Consultant sends counsellors to Gulf state after 10 of its staff and family members die in pleasure trip tragedy.
Consultant Atkins this week spoke of its "deep sorrow" at the loss of 10 of its UK staff and family members who died in the Bahrain boat disaster.
Some 58 people, including at least 15 Britons, were drowned last week when an Arab dhow, being used as a pleasure boat, capsized in calm water less than a mile off the coast of Manama, the capital of the Gulf state.
The vessel had been chartered by South African contractor Nass, Murray and Roberts to celebrate the topping out of the city's World Trade Centre, a $150m (£85m), 50-storey twin office tower that Atkins designed.
The cause of the accident has not yet been established but witnesses have claimed that the boat was overcrowded and unstable before it set off. Sixteen people are reported to have refused to board it because it was rocking violently from side to side.

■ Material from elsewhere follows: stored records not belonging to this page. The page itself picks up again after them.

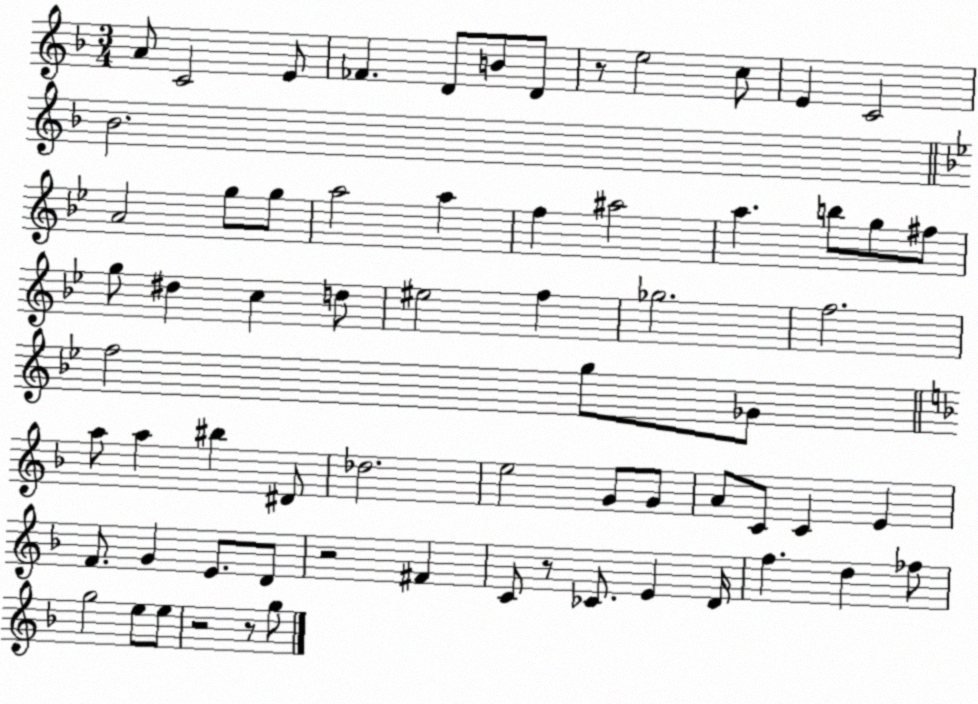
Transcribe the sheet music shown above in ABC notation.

X:1
T:Untitled
M:3/4
L:1/4
K:F
A/2 C2 E/2 _F D/2 B/2 D/2 z/2 e2 c/2 E C2 _B2 A2 g/2 g/2 a2 a f ^a2 a b/2 g/2 ^f/2 g/2 ^d c d/2 ^e2 f _g2 f2 f2 g/2 _G/2 a/2 a ^b ^D/2 _d2 e2 G/2 G/2 A/2 C/2 C E F/2 G E/2 D/2 z2 ^F C/2 z/2 _C/2 E D/4 f d _f/2 g2 e/2 e/2 z2 z/2 g/2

Alun Griffiths, human resources director of Atkins, said that the firm was unlikely to take legal action but noted that the victims' families might take civil action later.
He said: "People at Atkins were shocked and distressed when they heard the news. But they pulled together, and everyone's first priority now is to support the people most affected."
The first priority is to support the people most affected
Alun Griffiths, HR director at Atkins
Griffiths said after the disaster the firm had sent two counsellors from its employee assistance programme, who joined up with the Red Cross and International SOS to provide support.
Atkins chief executive Keith Clarke flew out to Bahrain, in the Persian Gulf, on Saturday morning. Tim Askew, Atkins' regional managing director for the Middle East, was in the UK when the tragedy happened but returned the following day.
Clarke said: "It has been a humbling experience to receive so many heartfelt messages of support and understanding from across the industry and this has been a great comfort to us all."
Eight of the 10 victims from Atkins have been named. They are: resident engineer Andrew Debrunner; senior site electrical engineer Basanth Kumar; construction supervisor Carl Ottewell; assistant project manager Jason Brett, 33; Brett's wife, Lucinda Lamb, 30, who worked for agent DTZ; resident architect Sameer Thorat; assistant resident engineer Scott Belch, 33; and Belch's German wife, Sandy Belch.
The accident claimed the lives of six British members of the staff of Nass, Murray and Roberts. They were: Will Nolan, 50, the project's director; David Evans, 56, a senior executive; Stephen Grady, 42, a contract painter and decorator; Chris Braysher, 47, a construction manager; Jimmy Allen, 59; and Lawrence Sulman, 39. Philip Moody, 50, and Christopher Langan, 53, also died.